The service computation date will include all prior creditable service. Regular leave accrual rates apply based on length of service.
In calculating a lump-sum payment for unused annual leave at the time of retirement, an agency projects forward an employee's annual leave for all the workdays the employee would have worked if he or she had remained in Federal service. If an employee is reemployed in the Federal service prior to the expiration of the period of annual leave (i.e., the lump-sum leave period), he or she must refund the portion of the lump-sum payment that represents the period between the date of reemployment and the expiration of the lump-sum period.
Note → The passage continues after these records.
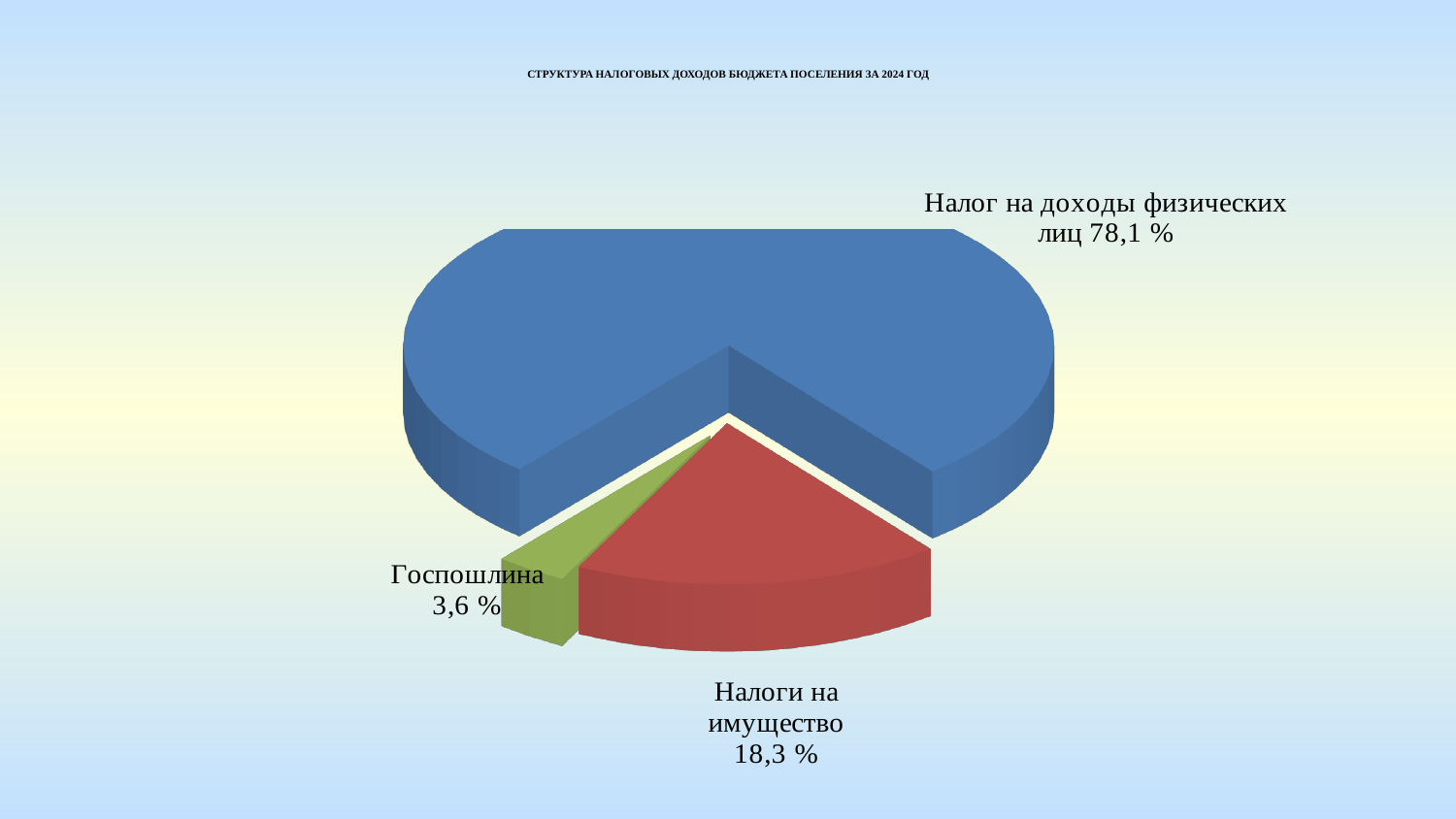
What colour is the slice for "Налоги на имущество"? Red What type of chart is shown on the slide? Pie chart How many slices does the pie chart have? 3 What is the title of the chart? СТРУКТУРА НАЛОГОВЫХ ДОХОДОВ БЮДЖЕТА ПОСЕЛЕНИЯ ЗА 2024 ГОД What share of tax revenues does "Налоги на имущество" account for? 18,3 % What share of tax revenues does "Налог на доходы физических лиц" account for? 78,1 % What is the difference in percentage points between "Налоги на имущество" and "Госпошлина"? 14,7 What is the difference in percentage points between "Налог на доходы физических лиц" and "Налоги на имущество"? 59,8 Which category has the largest share of the pie? Налог на доходы физических лиц Which is larger: the share of "Налоги на имущество" or the share of "Госпошлина"? Налоги на имущество Which category has the smallest share of the pie? Госпошлина What share of tax revenues does "Госпошлина" account for? 3,6 %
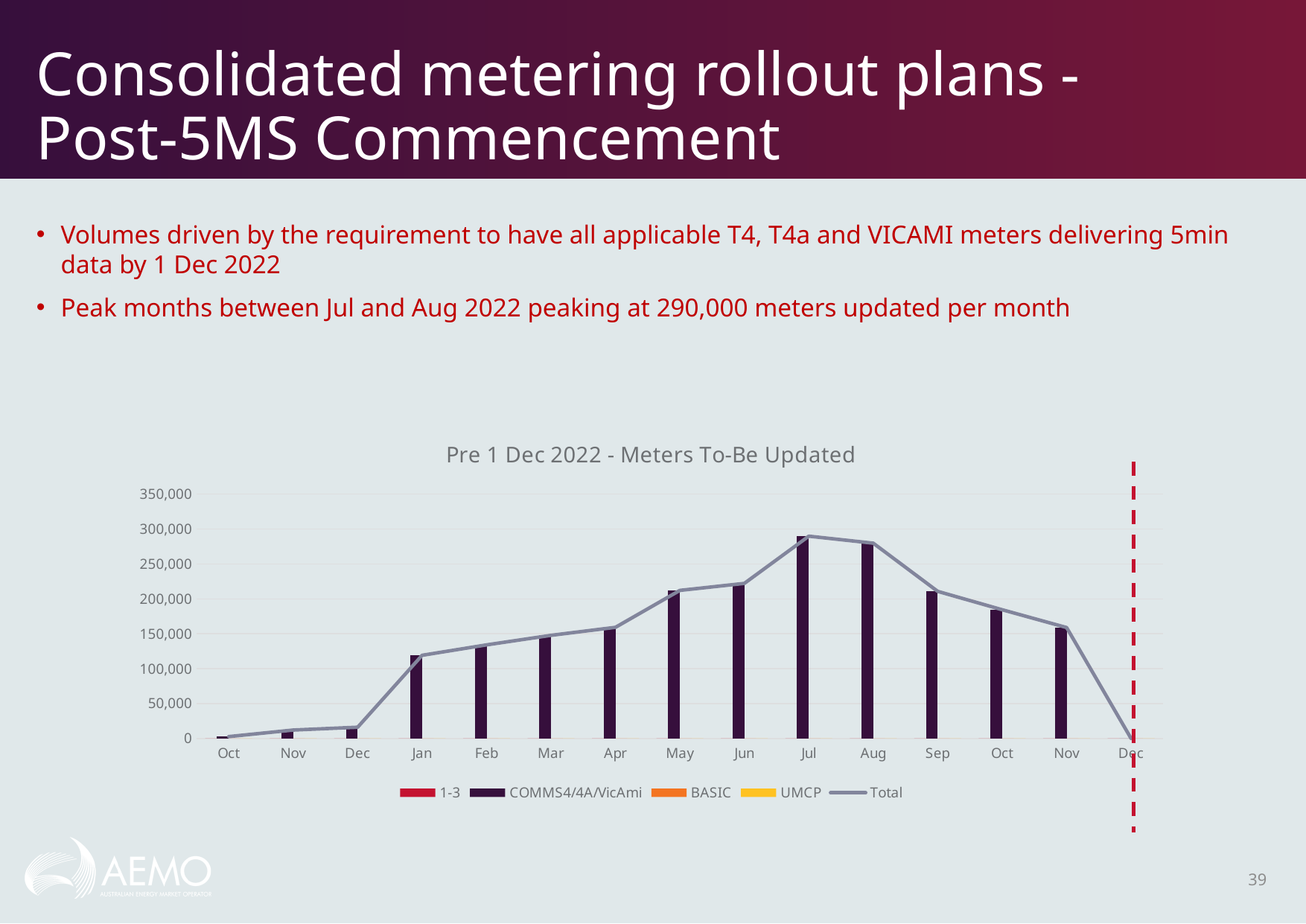
Is the value for May greater or less than 200,000? greater Is the value for Jul greater or less than 250,000? greater How many series does the chart legend list? 5 Which month has the highest number of meters to be updated? Jul Which is larger, the value for May or the value for the second Nov? May Is the value for the second Oct greater or less than 200,000? less What is the title of the chart? Pre 1 Dec 2022 - Meters To-Be Updated How many months are shown on the x axis of the chart? 15 What kind of chart is shown on the slide? bar chart with a line Do the values rise or fall from Jan to Jul? rise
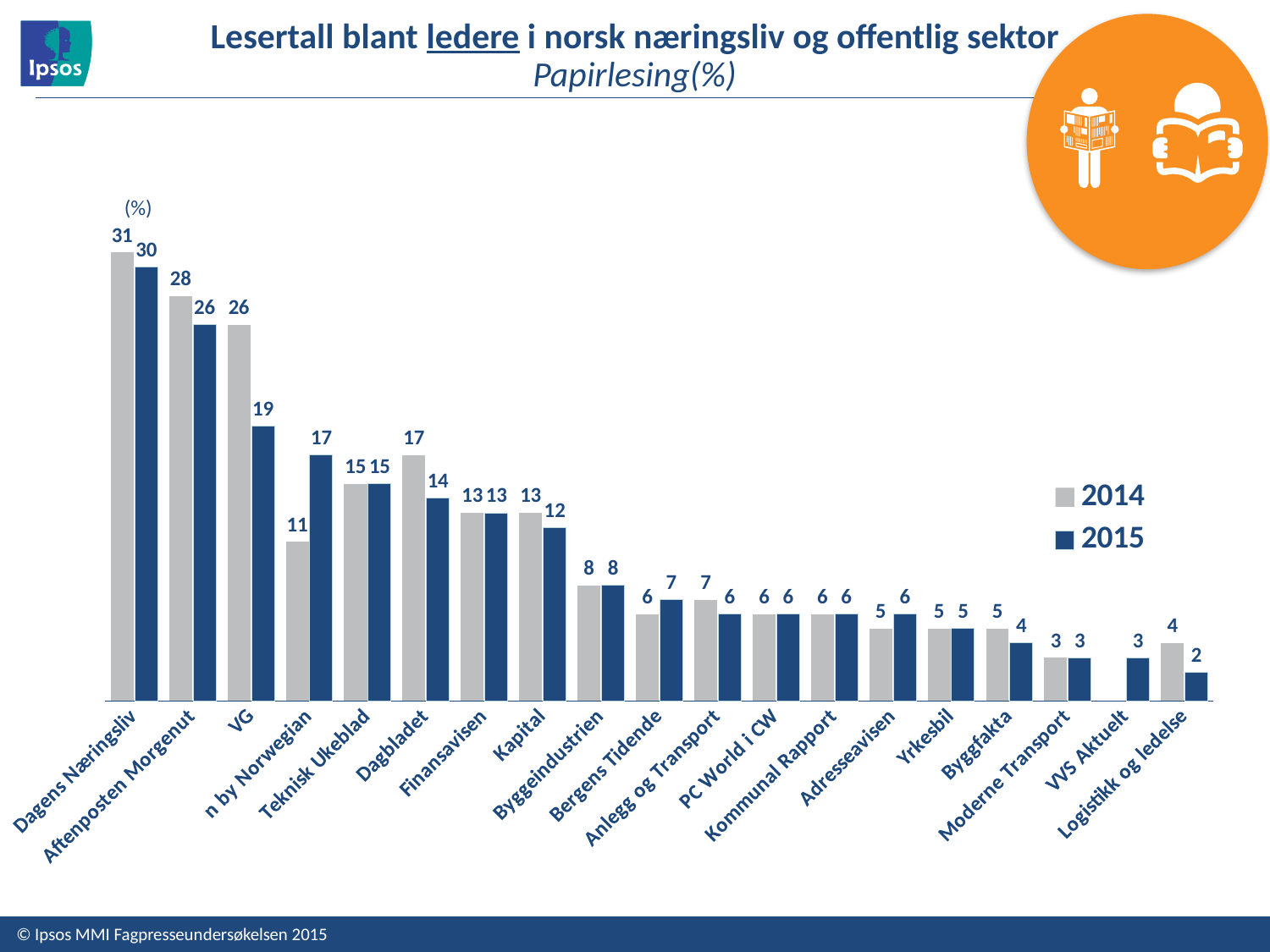
Which category has the lowest 2015 value? Logistikk og ledelse What kind of chart is shown on the slide? Bar chart Which category has the highest 2015 value? Dagens Næringsliv For n by Norwegian, which year has the larger value, 2014 or 2015? 2015 What is the 2015 value for VG? 19 What are the two entries in the legend? 2014 and 2015 How many series does the legend list? 2 What is the difference between the 2014 and 2015 values for VG? 7 How many categories are shown on the x axis? 19 What is the 2014 value for Dagbladet? 17 Do the 2014 values generally rise or fall from left to right along the x axis? Fall What is the 2015 value for Byggeindustrien? 8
The employing agency re-credits to the employee’s leave account the amount of annual leave equal to the days or hours of work remaining between the date of reemployment and the expiration of the lump-sum leave period.
With narrow exception that is inapplicable to ICE, all GS-1811 Criminal Investigator positions are covered by LEAP.
An employee in a 1801 Deportation Officer position may be certified for AUO if the employee is in a position that has been determined to be eligible for AUO based on the duties in the position description
Available locations are based on the position or job announcement you apply to. Selectees will be assigned to locations (including sub-offices, if applicable) based on the needs of the agency. List of field offices can be found here: ICE Field Offices | ICE
Yes, consider our other job announcements open at USAJOBS https://ice.usajobs.gov/
It will depend on the position you applied to. Type and level of training will depend on your prior experience and our goal is to bring people on as quickly as possible.